Everything About Fiction You Never Wanted to Know.

John Byrne's Next Men (also known as Next Men or JBNM) is a comic book series written and drawn by John Byrne. It ran 31 issues plus a standalone prequel 2112. The series was published between 1991 and 1995 by Dark Horse Comics.

In 1955, an explosion in Antarctica draws the attention of a group of scientists. There they discover dozens of charred bodies and one live one in a mechanical exoskeleton. The survivor, Sathanas, kills all but one scientist, whom he uses to meet Senator Aldus Hilltop. Together, with Sathanas' existence kept secret, the three construct Project Next Men, which creates batches of superhumans who are raised in a virtual reality.

Five of these Next Men manage to escape from confinement, but once free they find that their powers are very different than they were in their virtual world.

The Next Men are:

  • Nathan, whose mutated eyes are large and black and allow him to see a wide spectrum of light.
  • Jasmine, a young super-acrobat.
  • Jack, who is super-strong but cannot control his strength.
  • Bethany, who is invulnerable to harm, but who loses physical sensation and whose skin bleaches white.
  • Danny, who can run at superhuman speeds.

The Next Men are eventually rescued by a man called Control and his secret government organization, even as Hilltop rises to the Vice Presidency and then the Presidency. The Next Men explore the ramifications of their existence even as they turn out to be cogs in Sathanas' decades-long master plan involving time travel, eugenics, and doppelgängers.

The series ended with a cliffhanger in #30. Byrne had intended to conclude the story in a second series, but the collapse of the American comic book industry in the mid-1990s made it financially unfeasible for him to do so at the time, and he returned to working for hire at DC Comics and Marvel Comics. He recently[when?] restarted the series at IDW Publishing, however.

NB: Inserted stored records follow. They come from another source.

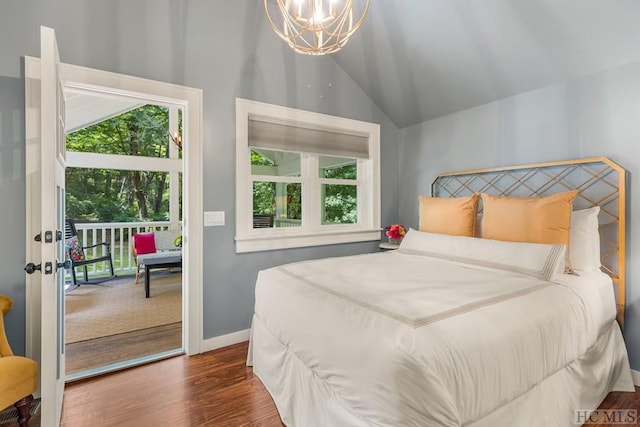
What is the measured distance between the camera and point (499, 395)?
122 cm

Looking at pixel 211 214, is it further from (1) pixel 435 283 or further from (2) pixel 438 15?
(2) pixel 438 15

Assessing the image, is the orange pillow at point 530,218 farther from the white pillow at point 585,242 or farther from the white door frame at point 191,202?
the white door frame at point 191,202

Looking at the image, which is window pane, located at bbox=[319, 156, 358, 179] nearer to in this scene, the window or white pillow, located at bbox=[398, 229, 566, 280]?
the window

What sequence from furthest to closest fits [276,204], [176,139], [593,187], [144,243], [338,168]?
[176,139] < [144,243] < [338,168] < [276,204] < [593,187]

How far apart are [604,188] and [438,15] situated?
6.02ft

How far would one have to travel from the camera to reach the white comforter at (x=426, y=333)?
1079mm

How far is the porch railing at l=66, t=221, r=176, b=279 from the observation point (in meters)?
5.18

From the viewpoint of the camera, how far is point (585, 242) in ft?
6.90

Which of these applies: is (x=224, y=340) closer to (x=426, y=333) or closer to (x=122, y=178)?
(x=426, y=333)

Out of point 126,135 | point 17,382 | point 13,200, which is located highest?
point 126,135

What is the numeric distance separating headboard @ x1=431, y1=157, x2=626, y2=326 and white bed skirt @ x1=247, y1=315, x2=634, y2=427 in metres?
0.44

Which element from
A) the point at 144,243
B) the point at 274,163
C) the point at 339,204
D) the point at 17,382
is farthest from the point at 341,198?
the point at 144,243

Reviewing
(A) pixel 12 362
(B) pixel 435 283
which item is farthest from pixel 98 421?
(B) pixel 435 283

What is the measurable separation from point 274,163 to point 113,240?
12.7 ft
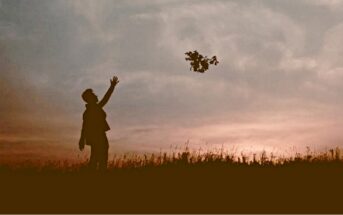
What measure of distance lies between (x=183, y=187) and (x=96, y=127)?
12.9 ft

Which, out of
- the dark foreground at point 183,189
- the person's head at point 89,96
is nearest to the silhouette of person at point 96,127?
the person's head at point 89,96

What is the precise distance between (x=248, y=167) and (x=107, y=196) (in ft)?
16.0

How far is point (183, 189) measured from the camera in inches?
515

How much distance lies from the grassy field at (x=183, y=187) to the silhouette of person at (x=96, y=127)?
1.47ft

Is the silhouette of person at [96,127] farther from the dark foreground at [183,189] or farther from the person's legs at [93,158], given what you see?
the dark foreground at [183,189]

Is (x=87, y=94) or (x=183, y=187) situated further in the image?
(x=87, y=94)

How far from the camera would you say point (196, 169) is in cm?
1570

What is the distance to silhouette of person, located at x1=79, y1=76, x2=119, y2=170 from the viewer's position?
15836 millimetres

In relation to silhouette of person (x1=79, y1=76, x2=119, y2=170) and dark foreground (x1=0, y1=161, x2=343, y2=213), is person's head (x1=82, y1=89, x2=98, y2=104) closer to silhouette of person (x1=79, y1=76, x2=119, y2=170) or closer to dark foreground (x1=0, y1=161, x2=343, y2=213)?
silhouette of person (x1=79, y1=76, x2=119, y2=170)

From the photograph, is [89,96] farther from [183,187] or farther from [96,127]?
[183,187]

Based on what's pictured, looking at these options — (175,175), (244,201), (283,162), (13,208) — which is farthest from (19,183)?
(283,162)

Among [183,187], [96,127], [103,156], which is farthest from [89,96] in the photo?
[183,187]

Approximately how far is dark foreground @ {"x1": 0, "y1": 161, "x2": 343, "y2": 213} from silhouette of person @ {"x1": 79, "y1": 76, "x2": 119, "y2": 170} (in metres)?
0.54

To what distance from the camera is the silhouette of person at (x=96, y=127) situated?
623 inches
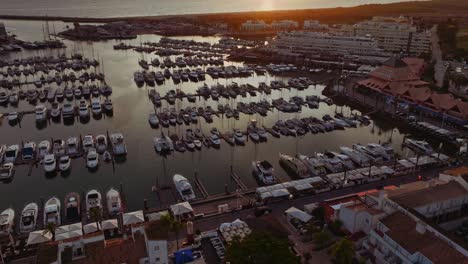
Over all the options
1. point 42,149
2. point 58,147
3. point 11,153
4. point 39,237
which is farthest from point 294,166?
point 11,153

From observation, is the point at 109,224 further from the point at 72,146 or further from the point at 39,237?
the point at 72,146

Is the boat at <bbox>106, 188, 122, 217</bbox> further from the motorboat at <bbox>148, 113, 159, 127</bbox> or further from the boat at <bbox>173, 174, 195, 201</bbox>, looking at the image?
the motorboat at <bbox>148, 113, 159, 127</bbox>

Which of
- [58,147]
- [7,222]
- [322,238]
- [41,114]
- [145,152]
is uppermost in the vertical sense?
[41,114]

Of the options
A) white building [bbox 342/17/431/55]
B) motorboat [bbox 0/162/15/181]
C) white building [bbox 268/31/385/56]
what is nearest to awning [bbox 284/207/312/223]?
motorboat [bbox 0/162/15/181]

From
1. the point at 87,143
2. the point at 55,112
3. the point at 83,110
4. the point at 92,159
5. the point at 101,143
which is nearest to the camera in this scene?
the point at 92,159

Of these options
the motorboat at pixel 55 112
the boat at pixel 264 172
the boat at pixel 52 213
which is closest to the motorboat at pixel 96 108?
the motorboat at pixel 55 112

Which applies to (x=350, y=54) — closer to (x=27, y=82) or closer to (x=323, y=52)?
(x=323, y=52)

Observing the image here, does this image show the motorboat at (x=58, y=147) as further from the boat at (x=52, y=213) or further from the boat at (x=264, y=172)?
the boat at (x=264, y=172)
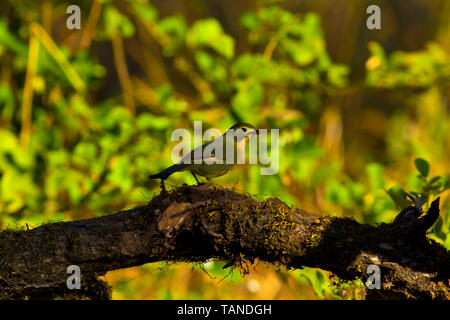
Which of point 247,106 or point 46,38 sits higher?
point 46,38

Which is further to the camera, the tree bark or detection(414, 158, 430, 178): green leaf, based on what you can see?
detection(414, 158, 430, 178): green leaf

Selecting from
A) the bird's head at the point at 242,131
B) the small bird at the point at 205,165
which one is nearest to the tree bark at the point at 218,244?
the small bird at the point at 205,165

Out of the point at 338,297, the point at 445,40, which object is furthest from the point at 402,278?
the point at 445,40

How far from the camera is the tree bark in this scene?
2424 millimetres

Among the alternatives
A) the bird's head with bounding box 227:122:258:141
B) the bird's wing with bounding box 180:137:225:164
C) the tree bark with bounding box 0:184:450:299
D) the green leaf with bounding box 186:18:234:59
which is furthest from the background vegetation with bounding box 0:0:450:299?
the bird's wing with bounding box 180:137:225:164

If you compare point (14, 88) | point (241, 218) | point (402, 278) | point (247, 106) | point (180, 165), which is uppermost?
point (14, 88)

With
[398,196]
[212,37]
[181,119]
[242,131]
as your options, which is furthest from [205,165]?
[212,37]

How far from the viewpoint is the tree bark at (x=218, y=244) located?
95.4 inches

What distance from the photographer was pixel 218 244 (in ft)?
8.00

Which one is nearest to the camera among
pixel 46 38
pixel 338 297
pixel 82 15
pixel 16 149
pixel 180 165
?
pixel 180 165

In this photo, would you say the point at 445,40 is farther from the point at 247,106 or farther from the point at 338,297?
the point at 338,297

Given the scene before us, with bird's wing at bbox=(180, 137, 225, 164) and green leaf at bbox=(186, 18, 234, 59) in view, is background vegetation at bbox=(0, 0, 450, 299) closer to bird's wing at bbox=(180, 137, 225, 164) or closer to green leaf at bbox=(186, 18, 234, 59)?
green leaf at bbox=(186, 18, 234, 59)
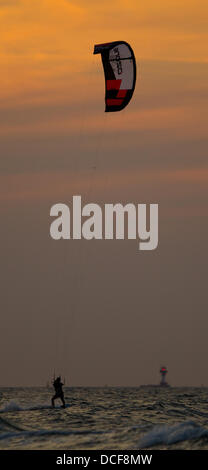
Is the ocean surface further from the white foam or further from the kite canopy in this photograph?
the kite canopy

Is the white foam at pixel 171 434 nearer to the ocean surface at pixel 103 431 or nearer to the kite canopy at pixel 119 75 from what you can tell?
the ocean surface at pixel 103 431

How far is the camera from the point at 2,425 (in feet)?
105

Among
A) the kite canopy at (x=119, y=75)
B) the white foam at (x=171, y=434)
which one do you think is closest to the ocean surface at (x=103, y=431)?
the white foam at (x=171, y=434)

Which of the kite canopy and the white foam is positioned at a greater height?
the kite canopy

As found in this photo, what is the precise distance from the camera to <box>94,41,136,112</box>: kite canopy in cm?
3191

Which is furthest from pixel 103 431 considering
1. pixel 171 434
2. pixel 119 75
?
pixel 119 75

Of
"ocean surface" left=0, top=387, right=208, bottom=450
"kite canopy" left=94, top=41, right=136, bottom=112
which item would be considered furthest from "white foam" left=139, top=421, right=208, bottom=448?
"kite canopy" left=94, top=41, right=136, bottom=112

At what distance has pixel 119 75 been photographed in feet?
105

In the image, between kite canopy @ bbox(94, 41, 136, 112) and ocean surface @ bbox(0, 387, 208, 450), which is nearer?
ocean surface @ bbox(0, 387, 208, 450)

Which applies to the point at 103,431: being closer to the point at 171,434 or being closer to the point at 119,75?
the point at 171,434

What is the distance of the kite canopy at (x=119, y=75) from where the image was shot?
1256 inches

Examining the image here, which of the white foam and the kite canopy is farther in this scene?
the kite canopy
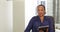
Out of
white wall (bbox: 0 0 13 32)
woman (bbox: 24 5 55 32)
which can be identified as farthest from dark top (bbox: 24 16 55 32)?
white wall (bbox: 0 0 13 32)

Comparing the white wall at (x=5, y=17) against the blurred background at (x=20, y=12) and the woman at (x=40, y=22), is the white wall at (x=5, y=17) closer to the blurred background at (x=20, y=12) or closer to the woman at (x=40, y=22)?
the blurred background at (x=20, y=12)

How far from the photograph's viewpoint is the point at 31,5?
1436mm

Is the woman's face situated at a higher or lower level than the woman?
higher

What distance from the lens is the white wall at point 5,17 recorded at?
1677mm

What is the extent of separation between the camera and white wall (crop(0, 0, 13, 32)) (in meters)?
1.68

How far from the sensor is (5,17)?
1777 millimetres

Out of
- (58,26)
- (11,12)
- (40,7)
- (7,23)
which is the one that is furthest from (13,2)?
(58,26)

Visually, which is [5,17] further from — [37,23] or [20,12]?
[37,23]

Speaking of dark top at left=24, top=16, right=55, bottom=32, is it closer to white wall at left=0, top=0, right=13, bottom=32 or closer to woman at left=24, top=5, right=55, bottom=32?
woman at left=24, top=5, right=55, bottom=32

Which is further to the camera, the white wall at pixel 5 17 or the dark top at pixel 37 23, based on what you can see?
the white wall at pixel 5 17

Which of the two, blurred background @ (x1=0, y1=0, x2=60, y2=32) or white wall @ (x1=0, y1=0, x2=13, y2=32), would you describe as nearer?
blurred background @ (x1=0, y1=0, x2=60, y2=32)

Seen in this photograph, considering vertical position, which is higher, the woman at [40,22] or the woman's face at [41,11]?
the woman's face at [41,11]

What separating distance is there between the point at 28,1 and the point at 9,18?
0.57m

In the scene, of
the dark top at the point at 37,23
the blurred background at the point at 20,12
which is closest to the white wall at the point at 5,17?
the blurred background at the point at 20,12
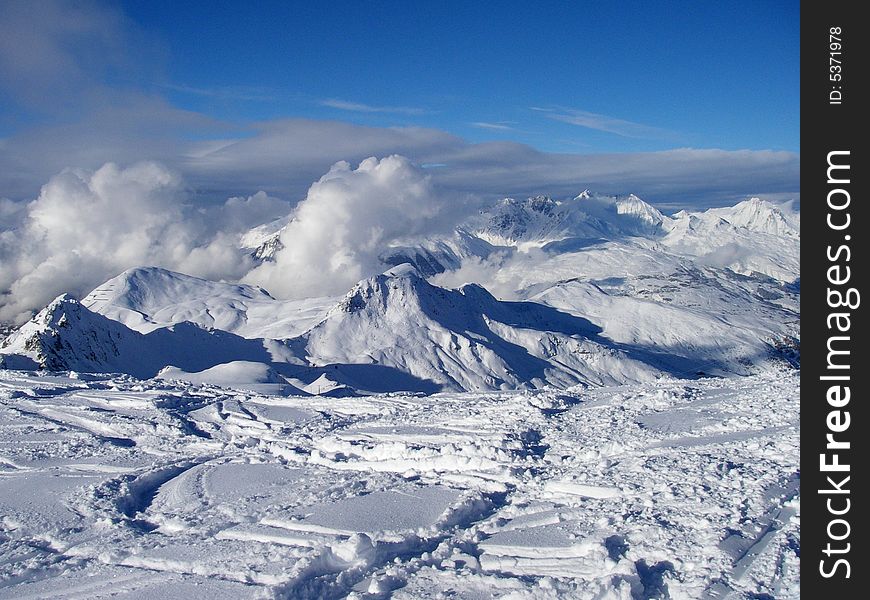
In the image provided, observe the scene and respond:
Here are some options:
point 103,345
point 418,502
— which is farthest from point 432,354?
point 418,502

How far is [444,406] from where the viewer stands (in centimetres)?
2609

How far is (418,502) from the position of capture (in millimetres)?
13305

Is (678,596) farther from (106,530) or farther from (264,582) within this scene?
(106,530)

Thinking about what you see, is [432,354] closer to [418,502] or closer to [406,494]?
[406,494]

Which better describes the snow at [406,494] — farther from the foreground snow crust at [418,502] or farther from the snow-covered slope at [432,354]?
the snow-covered slope at [432,354]

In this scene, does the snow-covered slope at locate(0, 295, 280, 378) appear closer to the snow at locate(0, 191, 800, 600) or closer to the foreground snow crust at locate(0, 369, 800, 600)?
the snow at locate(0, 191, 800, 600)

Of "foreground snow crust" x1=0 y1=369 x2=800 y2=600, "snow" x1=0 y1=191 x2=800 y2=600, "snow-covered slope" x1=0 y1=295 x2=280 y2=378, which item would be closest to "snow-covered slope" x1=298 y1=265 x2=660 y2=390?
"snow-covered slope" x1=0 y1=295 x2=280 y2=378

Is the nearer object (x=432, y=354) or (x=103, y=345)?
(x=103, y=345)

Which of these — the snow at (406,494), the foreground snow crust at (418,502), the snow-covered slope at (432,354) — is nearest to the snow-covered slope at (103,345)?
the snow-covered slope at (432,354)

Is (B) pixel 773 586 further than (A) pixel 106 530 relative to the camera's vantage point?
No
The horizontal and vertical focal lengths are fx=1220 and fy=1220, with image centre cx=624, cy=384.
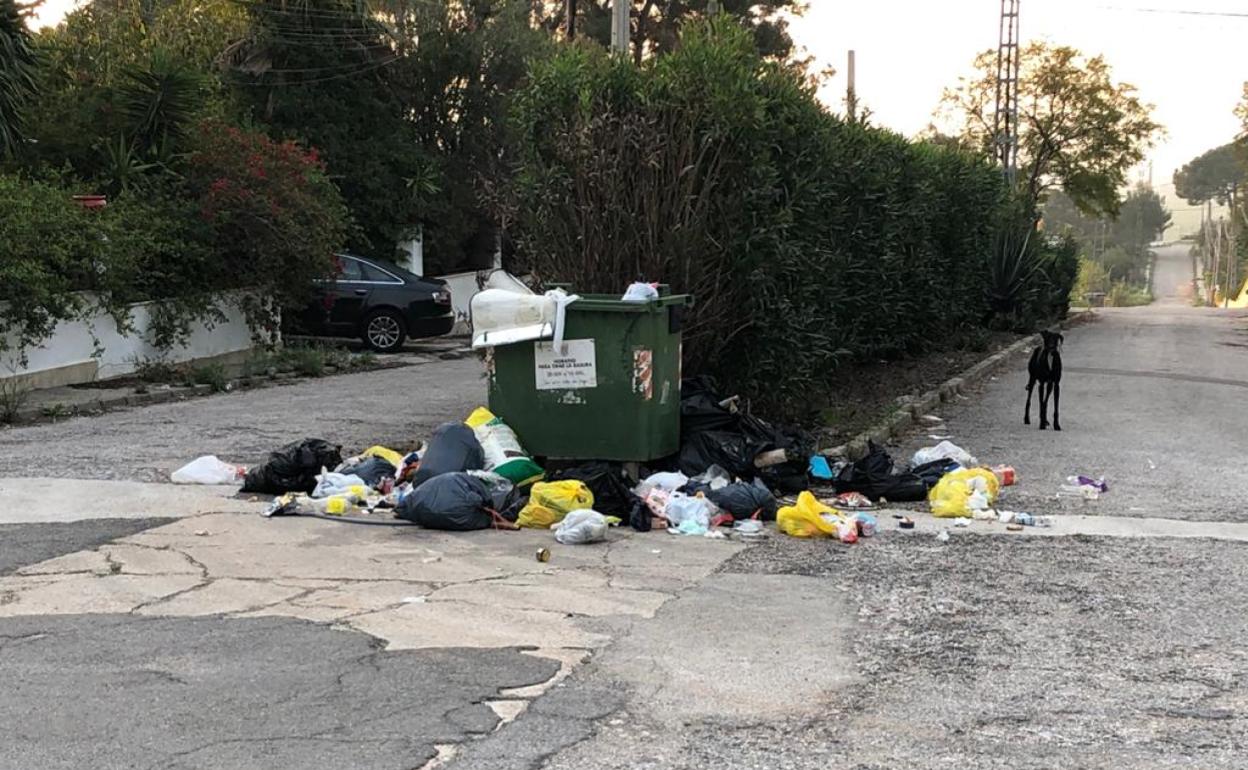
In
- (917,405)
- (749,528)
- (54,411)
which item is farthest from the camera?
(917,405)

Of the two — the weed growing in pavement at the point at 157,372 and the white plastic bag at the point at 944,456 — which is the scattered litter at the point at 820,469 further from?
the weed growing in pavement at the point at 157,372

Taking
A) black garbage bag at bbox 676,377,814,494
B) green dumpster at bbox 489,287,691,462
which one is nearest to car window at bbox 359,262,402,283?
green dumpster at bbox 489,287,691,462

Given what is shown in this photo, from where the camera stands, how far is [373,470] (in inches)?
345

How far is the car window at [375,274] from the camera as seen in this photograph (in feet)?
68.1

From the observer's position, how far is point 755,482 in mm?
8383

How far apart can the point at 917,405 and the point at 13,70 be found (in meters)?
12.2

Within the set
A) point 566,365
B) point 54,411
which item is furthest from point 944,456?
point 54,411

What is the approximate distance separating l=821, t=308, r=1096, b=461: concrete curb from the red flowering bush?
9.25m

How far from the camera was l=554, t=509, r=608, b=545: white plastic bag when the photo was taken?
284 inches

Tropes used in Next Men include:
  • Big Bad - Aldus Hiltop appears to be this, but the true Big Bad is Sathanas.
  • Crossover: One of the earliest appearances of Hellboy was in this series. Also featured in the series are guest appearances by Concrete, Monkeyman and O'Brien, and characters from Elf Quest.
  • Deus Sex Machina - When the Next Men have sex outside of their team, it becomes a catalyst which bestows super-power mutations on normal humans, leading to the world seen in 2112.
  • Does Not Know His Own Strength - Jack cannot control his super-strength and has to be guided places so he does not break objects by accidentally brushing up against them.
  • Feel No Pain - Bethany is Nigh Invulnerable but the side-effect of this is that she can't feel any physical sensation, including pain.
  • Five-Man Band
  • Four Lines, All Waiting - About halfway through the original series, the plots began to take on this format.
  • Left Hanging
  • Loads and Loads of Characters - The series started off just focusing on the Five-Man Band, Nathan, Bethany, Jazz, Jack and Danny. By the end of the series, the villains, time traveling cops, human supporting characters, amnesiac robots and other mutated characters were beginning to share the spotlight.
  • Mating Dance - The Next Men call Sex "dancing" this leads to some interesting conversations and misunderstandings when they escape into the real world.
  • Nigh Invulnerability - Bethany is the Made of Diamond type.
  • Razor Floss - Bethany's hair (being as indestructible as the rest of her) worked like this. She could use a single strand of her hair to saw through an iron bar (and if you tried to grab her hair, you'd lose your fingers).
  • Secret Project Refugee Family
  • Stable Time Loop - Sathanas and Thomas Kirkland are both traveling to the past, though Sathanas is attempting to make sure history happens as he remembers it, while Kirkland has been taught that history is immutable, he still attempts to alter history.
  • Token Minority: Intentionally averted. The Next Men were the result of a white supremacist project, so they're all caucasian. One of the reasons Byrne did this, he admits, was to avoid dealing with various controversial race issues that might have interferred with the story.
  • True Companions - The Next Men start off like this, but then the two couples that make up four fifths of the group grow further apart once they are in the real world, and the group begins to operate less like a family and more like a unit of soldiers.
  • What Happened to the Mouse? - With so many plots being juggled near the end of the original series, it's unclear what will be picked up in the new series and what will become a case of this.
  • Writing Around Trademarks - Byrne intended to have a character named Dreadface appear in the Next Men as an exaggeration of the type of name Marvel Comics gave characters. A few months before the character was due to make his first appearance, an issue of Fantastic Four came out featuring a character called Dreadface. The Next Men character was hurriedly renamed, becoming Lord Trogg.